What? He asked himself. What exactly wasn’t she? Wasn’t every child their responsibility in a world like this? Now that he had left childhood behind, wasn’t it his place to protect it for others?

He saw the anguish in Denise’s eyes. She hadn’t stopped being a mother just because her own child was dead.

“Alright,” he said. “Which direction did they come from?”

“Across the fields.”

“You’re certain? Not from the canal?”

“From the fields. I saw them.”

“OK. Take the pack and get back to the towpath. Go as far along as you can and hide – somewhere you can still see this wood.” He pointed back the way they’d come. “A little bit farther than the bridge should do it.”

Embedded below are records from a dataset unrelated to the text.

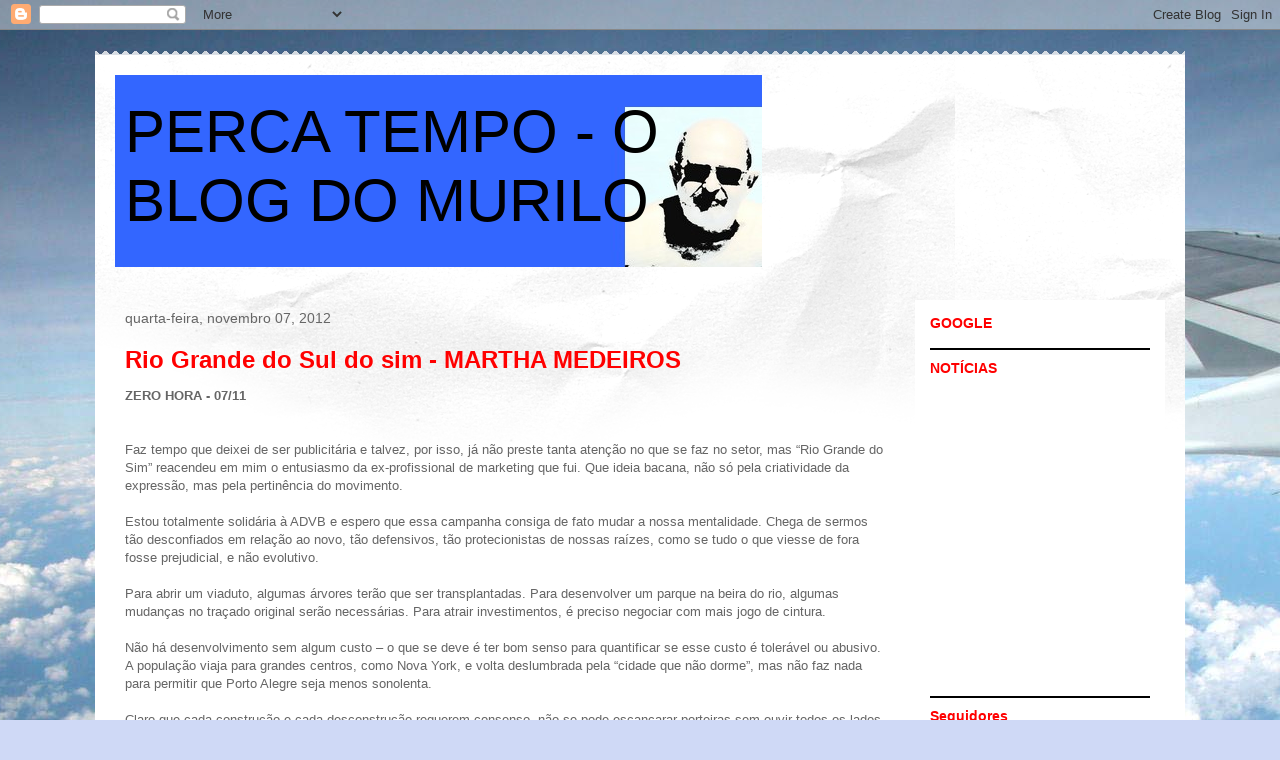

--- FILE ---
content_type: text/javascript; charset=utf-8
request_url: https://g1.globo.com/Portal/G1V2/js/addNewsVertical.js
body_size: 178
content:
document.write('<iframe src="http://g1.globo.com/Portal/G1V2/include/glb_g1v2_include_addnewsvertical/0,,,00.html" width="200" height="300" marginheight="0" marginwidth="0" frameborder="0" scrolling="no"></iframe>');
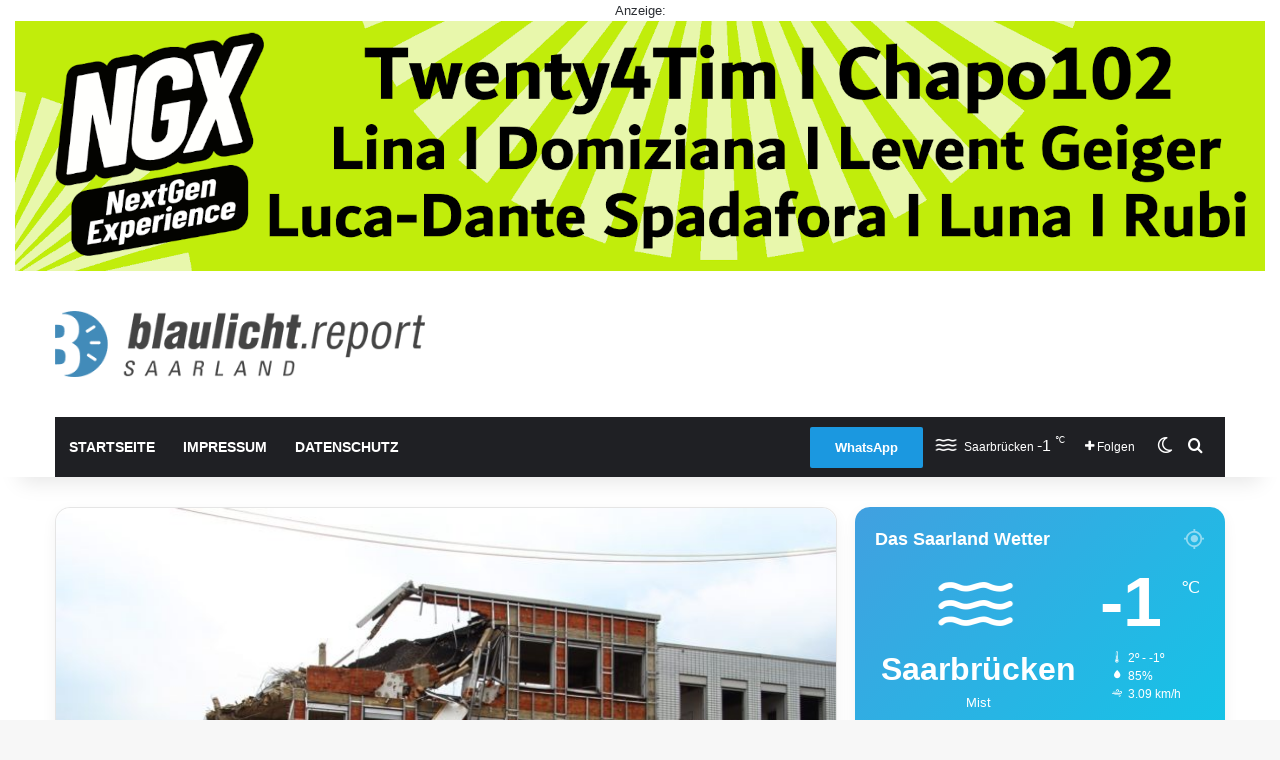

--- FILE ---
content_type: text/html; charset=utf-8
request_url: https://www.google.com/recaptcha/api2/aframe
body_size: 267
content:
<!DOCTYPE HTML><html><head><meta http-equiv="content-type" content="text/html; charset=UTF-8"></head><body><script nonce="BBXq7D3AFEvy4oNeR47q3g">/** Anti-fraud and anti-abuse applications only. See google.com/recaptcha */ try{var clients={'sodar':'https://pagead2.googlesyndication.com/pagead/sodar?'};window.addEventListener("message",function(a){try{if(a.source===window.parent){var b=JSON.parse(a.data);var c=clients[b['id']];if(c){var d=document.createElement('img');d.src=c+b['params']+'&rc='+(localStorage.getItem("rc::a")?sessionStorage.getItem("rc::b"):"");window.document.body.appendChild(d);sessionStorage.setItem("rc::e",parseInt(sessionStorage.getItem("rc::e")||0)+1);localStorage.setItem("rc::h",'1768986569319');}}}catch(b){}});window.parent.postMessage("_grecaptcha_ready", "*");}catch(b){}</script></body></html>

“I’ll come with you. I can help.”

“No, Denise. You can’t see this and you need to stay safe. Wait for me and I’ll find you. I promise. If I don’t, it’s because I’m not coming. OK?”

“Shit.”

“Do you understand what I’m telling you?”

“Yes.”

 

Denise couldn’t fathom him. In some ways he was still a little boy. In others he was more a man than any she’d known. She thought, perhaps, she really might be able to love him if they were together long enough, but she doubted they had much time left.

The boy who was a man turned and moved away, his black coat melding with the trunks of the trees.

“Gordon.”

He didn’t look back but Denise thought she heard him whisper:

“What?”

“Kiss me.” she said.

Perhaps he hadn’t heard. He kept moving, silent and fluid, until the wood claimed him. Despite the pain in her feet Denise found she was able to run very fast.